Counsellors Code of silence



Counsellors may have to tell the police about child-abuse cases under a proposed law. But, argues Liz Duvent, whose daughter was sexually assaulted by her grandfather, this will deter victims from seeking help

 Six months ago my 16-year-old daughter told me she had been sexually abused by my father. She had been bottling up this appalling news for two years, and once she revealed it she fell apart.

Very slowly now, with vital help from a counsellor at a famous London clinic and a tutor at her state school, she is dragging her life back to normal. Results day next month will certainly show that her GCSE grades have suffered, but despite this her school has already agreed to let her do A levels.

Yet the help she is getting was almost denied her by a combination of the existing guidelines about dealing with abuse and the statutory obligation that proposed new child protection legislation may place on professionals. Institutions are tightening their guidelines to reflect what is expected to be included in a green paper from the minister for children, Margaret Hodge, this autumn. The indications are that it will become an offence for professionals told of abuse not to report it to their area's child-protection teams, which include police, social workers and other agencies. The Home Office is looking at the effects of similarlegislation in other countries.

The crucial professional flexibility from which our daughter is benefiting could be legislated out of existence. In their proper desire to ensure that perpetrators are stopped, our legislators are running a serious risk.

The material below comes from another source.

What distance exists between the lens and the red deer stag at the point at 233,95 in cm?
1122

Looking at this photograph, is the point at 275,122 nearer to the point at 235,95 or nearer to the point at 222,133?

The devastating assaults on our daughter came at two separate times and several years apart. The first, when she was about nine, was at my parents' home. She has a hazy memory of her grandfather fondling her developing breasts. The second time was in our home, when we were out and my parents were looking after her. Her brother, three years older, was on a school journey. She was ill in bed and lonely.

My father went into the room, probably, initially, to check how she was. She asked him to stay, thinking they might play cards. He sat on the bed and put his hand into her top. He fondled her for a while. He does not appear - she has no memory of it, anyway, even in the nightmares she now suffers - to have exposed himself or attempted anything penetrative. Next day, when she came down to breakfast, he smiled at her. She turned on her heel, went upstairs, stripped all her bedding off, remade her bed and stayed in her bedroom.

That is the story as she told it to me the day she first revealed it, and she has not changed it since. When I went back through my diaries in search of anything that would put a time frame on it, I found a weekend that absolutely matched what she remembered.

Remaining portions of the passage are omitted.